Can you set out every line of the entries below as a Markdown table, with a column Row for the row number and a column Text for the line, skipping any blank lines?

(DATA SECTION):
-=-=-

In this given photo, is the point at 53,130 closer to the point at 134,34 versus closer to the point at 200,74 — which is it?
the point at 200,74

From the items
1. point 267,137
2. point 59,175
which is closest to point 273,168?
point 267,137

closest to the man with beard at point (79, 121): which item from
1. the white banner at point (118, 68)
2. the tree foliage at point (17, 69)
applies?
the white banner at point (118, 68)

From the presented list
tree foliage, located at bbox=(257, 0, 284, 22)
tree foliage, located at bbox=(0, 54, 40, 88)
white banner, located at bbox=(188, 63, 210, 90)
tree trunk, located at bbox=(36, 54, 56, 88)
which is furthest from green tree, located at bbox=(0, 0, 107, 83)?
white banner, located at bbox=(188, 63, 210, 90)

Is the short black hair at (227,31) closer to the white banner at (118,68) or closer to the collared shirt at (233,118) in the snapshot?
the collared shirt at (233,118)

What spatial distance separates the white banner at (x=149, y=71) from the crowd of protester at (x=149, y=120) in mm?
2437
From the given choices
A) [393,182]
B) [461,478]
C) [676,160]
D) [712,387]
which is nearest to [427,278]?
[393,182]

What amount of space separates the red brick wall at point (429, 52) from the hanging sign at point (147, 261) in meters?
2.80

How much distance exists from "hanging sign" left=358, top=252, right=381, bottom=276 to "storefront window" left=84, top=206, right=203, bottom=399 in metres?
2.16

-=-=-

(THE OUTPUT):
| Row | Text |
|---|---|
| 1 | In this given photo, is the point at 53,130 closer to the point at 134,34 versus closer to the point at 200,74 — which is it? |
| 2 | the point at 200,74 |
| 3 | From the items |
| 4 | 1. point 267,137 |
| 5 | 2. point 59,175 |
| 6 | which is closest to point 273,168? |
| 7 | point 267,137 |
| 8 | closest to the man with beard at point (79, 121): which item from |
| 9 | 1. the white banner at point (118, 68) |
| 10 | 2. the tree foliage at point (17, 69) |
| 11 | applies? |
| 12 | the white banner at point (118, 68) |
| 13 | From the presented list |
| 14 | tree foliage, located at bbox=(257, 0, 284, 22) |
| 15 | tree foliage, located at bbox=(0, 54, 40, 88) |
| 16 | white banner, located at bbox=(188, 63, 210, 90) |
| 17 | tree trunk, located at bbox=(36, 54, 56, 88) |
| 18 | which is furthest from green tree, located at bbox=(0, 0, 107, 83)? |
| 19 | white banner, located at bbox=(188, 63, 210, 90) |
| 20 | Is the short black hair at (227,31) closer to the white banner at (118,68) or closer to the collared shirt at (233,118) in the snapshot? |
| 21 | the collared shirt at (233,118) |
| 22 | What spatial distance separates the white banner at (x=149, y=71) from the crowd of protester at (x=149, y=120) in mm? |
| 23 | 2437 |
| 24 | From the given choices |
| 25 | A) [393,182] |
| 26 | B) [461,478] |
| 27 | C) [676,160] |
| 28 | D) [712,387] |
| 29 | which is nearest to [427,278]? |
| 30 | [393,182] |
| 31 | What amount of space separates the red brick wall at point (429, 52) from the hanging sign at point (147, 261) in meters? |
| 32 | 2.80 |
| 33 | How much distance exists from "hanging sign" left=358, top=252, right=381, bottom=276 to "storefront window" left=84, top=206, right=203, bottom=399 in metres? |
| 34 | 2.16 |